A scan where the advisory database has updated but the code has not changed is the case where prompt caching matters most. The engine re-runs CVE matching against the updated advisory set and produces a small set of newly-matched findings. The model layer is invoked to classify each new finding, but the prompt prefix is cache-hit because the project context is unchanged. The model provider charges cached-token rates for the bulk of the prompt, and the tool absorbs only the cost of the novel output tokens.

Measuring cache hit rate honestly

Cache hit rate is a vendor-favourable metric if measured carelessly. A vendor can claim high cache hit rates by counting only the prompt prefix tokens and ignoring the uncached tail. Griffin AI reports cache hit rate at the scan level: what percentage of scans were fully short-circuited by the engine, what percentage hit the model layer but with cached prefixes, and what percentage were full cold runs. The three numbers sum to one hundred, and the distribution tells you honestly how much of the total spend is cache-advantaged.
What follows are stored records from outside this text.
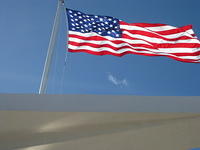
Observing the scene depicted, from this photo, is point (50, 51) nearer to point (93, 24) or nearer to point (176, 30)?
point (93, 24)

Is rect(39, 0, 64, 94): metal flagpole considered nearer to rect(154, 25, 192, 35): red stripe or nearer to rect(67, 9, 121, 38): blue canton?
rect(67, 9, 121, 38): blue canton

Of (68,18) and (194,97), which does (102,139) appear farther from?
(68,18)

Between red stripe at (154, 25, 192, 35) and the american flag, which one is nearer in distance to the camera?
the american flag

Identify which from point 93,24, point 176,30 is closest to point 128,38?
point 93,24

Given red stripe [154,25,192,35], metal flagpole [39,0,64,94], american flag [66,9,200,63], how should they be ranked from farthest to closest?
red stripe [154,25,192,35], american flag [66,9,200,63], metal flagpole [39,0,64,94]

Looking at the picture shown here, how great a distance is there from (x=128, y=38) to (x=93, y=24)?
95 cm

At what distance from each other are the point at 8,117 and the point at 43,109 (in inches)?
21.1

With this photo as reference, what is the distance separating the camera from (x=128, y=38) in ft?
23.5

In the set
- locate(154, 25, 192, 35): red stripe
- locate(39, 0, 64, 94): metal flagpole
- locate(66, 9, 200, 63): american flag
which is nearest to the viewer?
locate(39, 0, 64, 94): metal flagpole

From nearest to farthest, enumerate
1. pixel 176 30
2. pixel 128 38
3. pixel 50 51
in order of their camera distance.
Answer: pixel 50 51 < pixel 128 38 < pixel 176 30

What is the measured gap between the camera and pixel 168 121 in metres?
4.45

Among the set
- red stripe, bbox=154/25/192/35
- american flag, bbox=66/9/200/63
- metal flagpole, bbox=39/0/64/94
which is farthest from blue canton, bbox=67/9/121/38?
red stripe, bbox=154/25/192/35

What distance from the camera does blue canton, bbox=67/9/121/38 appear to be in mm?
7289

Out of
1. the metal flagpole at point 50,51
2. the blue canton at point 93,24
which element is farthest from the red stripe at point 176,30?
the metal flagpole at point 50,51
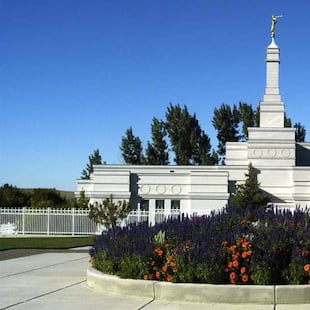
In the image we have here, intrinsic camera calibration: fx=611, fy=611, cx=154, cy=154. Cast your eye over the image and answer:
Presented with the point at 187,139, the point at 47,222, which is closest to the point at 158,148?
the point at 187,139

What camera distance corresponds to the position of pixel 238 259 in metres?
9.60

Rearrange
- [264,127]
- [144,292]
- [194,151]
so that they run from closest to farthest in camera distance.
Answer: [144,292] < [264,127] < [194,151]

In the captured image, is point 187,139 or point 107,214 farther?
point 187,139

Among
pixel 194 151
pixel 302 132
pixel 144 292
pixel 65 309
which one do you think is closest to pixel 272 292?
pixel 144 292

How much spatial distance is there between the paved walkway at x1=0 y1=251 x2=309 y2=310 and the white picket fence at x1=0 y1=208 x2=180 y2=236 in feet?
74.5

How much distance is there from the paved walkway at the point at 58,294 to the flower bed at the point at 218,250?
562 mm

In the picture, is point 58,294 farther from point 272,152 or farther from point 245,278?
point 272,152

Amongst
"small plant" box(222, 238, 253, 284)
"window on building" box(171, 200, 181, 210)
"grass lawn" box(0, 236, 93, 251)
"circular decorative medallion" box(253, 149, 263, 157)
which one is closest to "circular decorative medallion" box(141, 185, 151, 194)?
"window on building" box(171, 200, 181, 210)

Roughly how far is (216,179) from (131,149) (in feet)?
99.4

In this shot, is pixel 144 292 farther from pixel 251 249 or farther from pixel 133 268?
pixel 251 249

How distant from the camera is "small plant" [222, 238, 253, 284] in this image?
9.35 m

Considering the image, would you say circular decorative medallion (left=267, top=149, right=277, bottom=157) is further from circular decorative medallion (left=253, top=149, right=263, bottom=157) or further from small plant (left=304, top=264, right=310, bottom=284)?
small plant (left=304, top=264, right=310, bottom=284)

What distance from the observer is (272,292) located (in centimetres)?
895

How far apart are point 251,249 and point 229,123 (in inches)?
2593
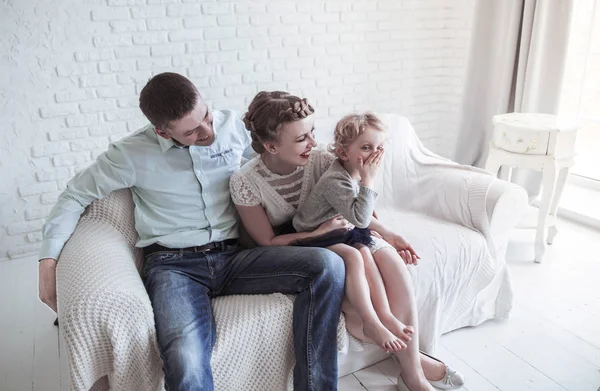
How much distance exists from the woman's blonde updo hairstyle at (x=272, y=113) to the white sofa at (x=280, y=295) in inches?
19.4

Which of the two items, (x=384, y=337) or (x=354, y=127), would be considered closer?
(x=384, y=337)

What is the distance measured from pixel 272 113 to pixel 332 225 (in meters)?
0.40

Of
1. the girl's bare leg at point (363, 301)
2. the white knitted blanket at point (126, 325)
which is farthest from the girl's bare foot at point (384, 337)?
the white knitted blanket at point (126, 325)

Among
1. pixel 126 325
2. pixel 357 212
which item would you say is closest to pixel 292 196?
pixel 357 212

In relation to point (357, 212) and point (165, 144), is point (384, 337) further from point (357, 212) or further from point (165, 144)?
point (165, 144)

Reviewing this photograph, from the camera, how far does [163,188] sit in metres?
1.61

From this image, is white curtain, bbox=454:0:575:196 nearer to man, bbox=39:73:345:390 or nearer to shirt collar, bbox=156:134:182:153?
man, bbox=39:73:345:390

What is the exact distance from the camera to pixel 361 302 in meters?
1.48

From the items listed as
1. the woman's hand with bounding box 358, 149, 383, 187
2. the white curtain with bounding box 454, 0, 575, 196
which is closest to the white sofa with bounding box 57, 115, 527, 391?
the woman's hand with bounding box 358, 149, 383, 187

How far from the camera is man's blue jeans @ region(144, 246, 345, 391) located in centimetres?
130

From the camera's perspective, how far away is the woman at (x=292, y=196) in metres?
1.55

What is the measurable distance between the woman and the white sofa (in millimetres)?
141

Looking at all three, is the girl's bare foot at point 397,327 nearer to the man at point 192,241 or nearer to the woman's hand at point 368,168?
the man at point 192,241

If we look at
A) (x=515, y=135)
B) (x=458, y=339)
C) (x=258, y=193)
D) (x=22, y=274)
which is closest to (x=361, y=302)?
(x=258, y=193)
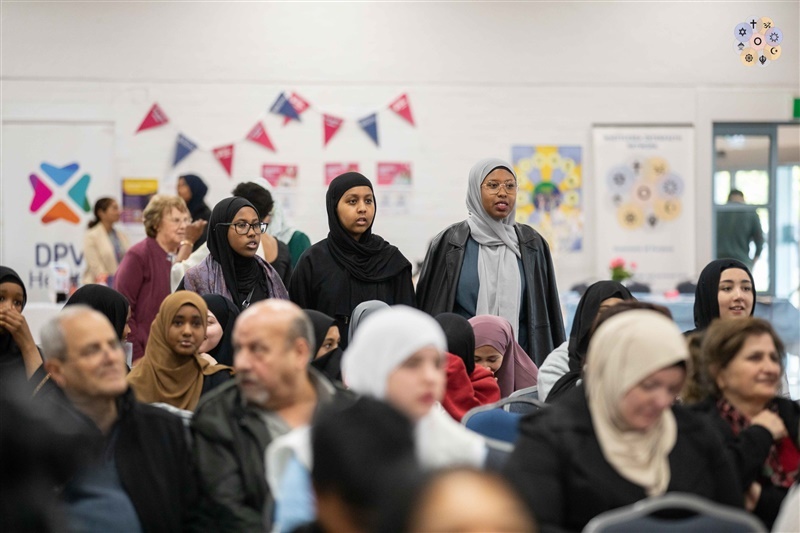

When evaluating a Mythos-class tool, ask for the same three numbers. Most pure-LLM vendors cannot report the first number because they have no engine to short-circuit. That absence is the signal.

Compounding over a year

A single cached scan is a rounding error. Ten thousand cached scans a month is a budget line. Over a year, the difference between Griffin AI's cache profile and a pure-LLM tool's cache profile compounds into a large fraction of total cost of ownership. It also compounds into latency: cached scans complete fast, and fast scans keep the CI pipeline quick, which keeps developers from bypassing the gate when they are in a hurry.

Cache hit optimisation is not an incremental tweak. It is a consequence of having an engine in front of the model. The engine produces a stable representation, the stable representation caches well at every layer, and the combined effect is a scanner that gets cheaper and faster the longer you run it. Mythos-class tools run at full price forever because they have nothing to cache on.